Sequence differences between the reference gene and genes having 
mutations may be revealed by the direct DNA sequencing method. In addition, 
cloned DNA segments may be employed as probes to detect specific DNA 
segments. The sensitivity of this method is greatly enhanced when combined with 
PCR. For example, a sequencing primer is used with double-stranded PCR 
product or a single-stranded template molecule generated by a modified PCR. The 
sequence determination is performed by conventional procedures with radiolabeled 
nucleotide or by automatic sequencing procedures with fluorescent-tags. 

Genetic testing based on DNA sequence differences may be achieved by 
detection of alteration in electrophoretic mobility of DNA fragments in gels with or 
without denaturing agents. Small sequence deletions and insertions can be 
visualized by high resolution gel electrophoresis. DNA fragments of different 



sequences may be distinguished on denaturing formamide gradient gels in which the 
mobilities of different DNA fragments are retarded in the gel at different positions 
according to their specific melting or partial melting temperatures (see, e.g., Myers 
et aL, Science, 230:1242 (1985)). 

Sequence changes at specific locations may also be revealed by nuclease 
protection assays, such as RNase and SI protection or the chemical cleavage 
method (e.g., Cotton etaL, PNAS, USA, 85:4397-4401 (1985)). 

Thus, the detection of a specific DNA sequence may be achieved by 
methods such as hybridization, RNase protection, chemical cleavage, direct DNA 
sequencing or the use of restriction enzymes, (e.g., Restriction Fragment Length 
Polymorphisms (RFLP)) and Southern blotting of genomic DNA. 

In addition to more conventional gel-electrophoresis and DNA sequencing, 
mutations can also be detected by in situ analysis. 

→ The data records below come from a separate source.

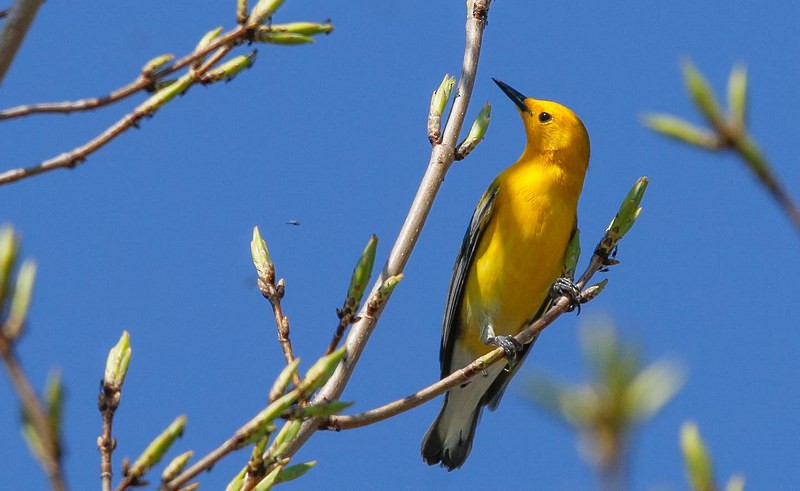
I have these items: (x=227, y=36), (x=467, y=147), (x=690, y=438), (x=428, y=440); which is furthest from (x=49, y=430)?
(x=428, y=440)

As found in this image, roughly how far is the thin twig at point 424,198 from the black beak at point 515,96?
152 inches

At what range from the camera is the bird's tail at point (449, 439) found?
7895 millimetres

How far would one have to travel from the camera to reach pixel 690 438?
1.33 meters

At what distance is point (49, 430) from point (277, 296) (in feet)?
8.64

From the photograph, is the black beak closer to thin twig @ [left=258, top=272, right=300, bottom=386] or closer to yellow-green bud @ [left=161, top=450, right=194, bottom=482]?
thin twig @ [left=258, top=272, right=300, bottom=386]

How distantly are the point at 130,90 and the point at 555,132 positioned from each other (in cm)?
624

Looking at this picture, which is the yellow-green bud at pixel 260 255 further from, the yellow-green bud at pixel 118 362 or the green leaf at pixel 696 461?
the green leaf at pixel 696 461

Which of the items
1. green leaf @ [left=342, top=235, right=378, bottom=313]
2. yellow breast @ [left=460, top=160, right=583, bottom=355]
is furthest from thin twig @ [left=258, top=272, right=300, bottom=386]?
yellow breast @ [left=460, top=160, right=583, bottom=355]

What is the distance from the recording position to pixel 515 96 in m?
8.68

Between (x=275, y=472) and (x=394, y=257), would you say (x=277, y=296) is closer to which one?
(x=394, y=257)

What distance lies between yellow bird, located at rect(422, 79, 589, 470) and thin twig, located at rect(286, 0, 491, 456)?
2.46 metres

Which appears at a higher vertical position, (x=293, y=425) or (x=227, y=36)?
(x=227, y=36)

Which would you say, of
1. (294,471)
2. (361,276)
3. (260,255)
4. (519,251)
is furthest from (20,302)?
(519,251)

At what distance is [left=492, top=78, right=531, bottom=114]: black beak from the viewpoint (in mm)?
8562
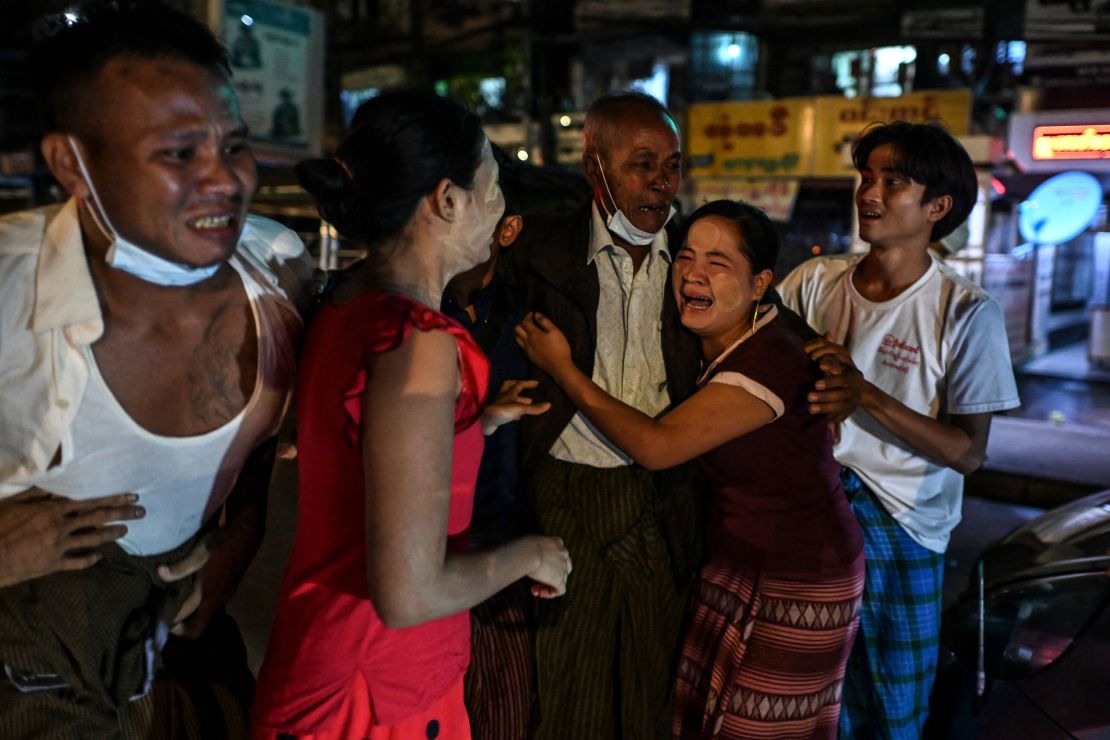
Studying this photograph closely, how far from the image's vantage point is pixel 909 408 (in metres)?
2.55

The present invention also relates to a diagnostic assay for detecting altered 
levels of the polypeptide of the present invention in various tissues since an over- 
expression of the proteins compared to normal control tissue samples can detect the 
presence of NAF-1 and conditions related to an overexpression of NAF-1, for 
example, tumor metastases and angiogenesis. Assays used to detect levels of the 
polypeptide of the present invention in a sample derived from a host are well-known 
to those of skill in the art and include radioimmunoassays, competitive-binding 
assays, Western Blot analysis and preferably an ELISA assay. An ELISA assay 
initially comprises preparing an antibody specific to the NAF-1 antigen, preferably a 
monoclonal antibody. In addition a reporter antibody is prepared against the 
monoclonal antibody. To the reporter antibody is attached a detectable reagent such 
as radioactivity, fluorescence or in this example a horseradish peroxidase enzyme. 
A sample is now removed from a host and incubated on a solid support, e.g. a 
polystyrene dish, that binds the proteins in the sample. Any free protein binding 
sites on the dish are then covered by incubating with a non-specific protein such as 
bovine serum albumin. Next, the monoclonal antibody is incubated in the dish 
during which time the monoclonal antibodies attached to any of the polypeptide of 
the present invention attached to the polystyrene dish. All unbound monoclonal 
antibody is washed out with buffer. The reporter antibody linked to horseradish 
peroxidase is now placed in the dish resulting in binding of the reporter antibody to 
any monoclonal antibody bound to the polypeptide of the present invention. 
Unattached reporter antibody is then washed out. Peroxidase substrates are then 
added to the dish and the amount of color developed in a given time period is a 
measurement of the amount of the polypeptide of the present invention present in a 
given volume of patient sample when compared against a standard curve.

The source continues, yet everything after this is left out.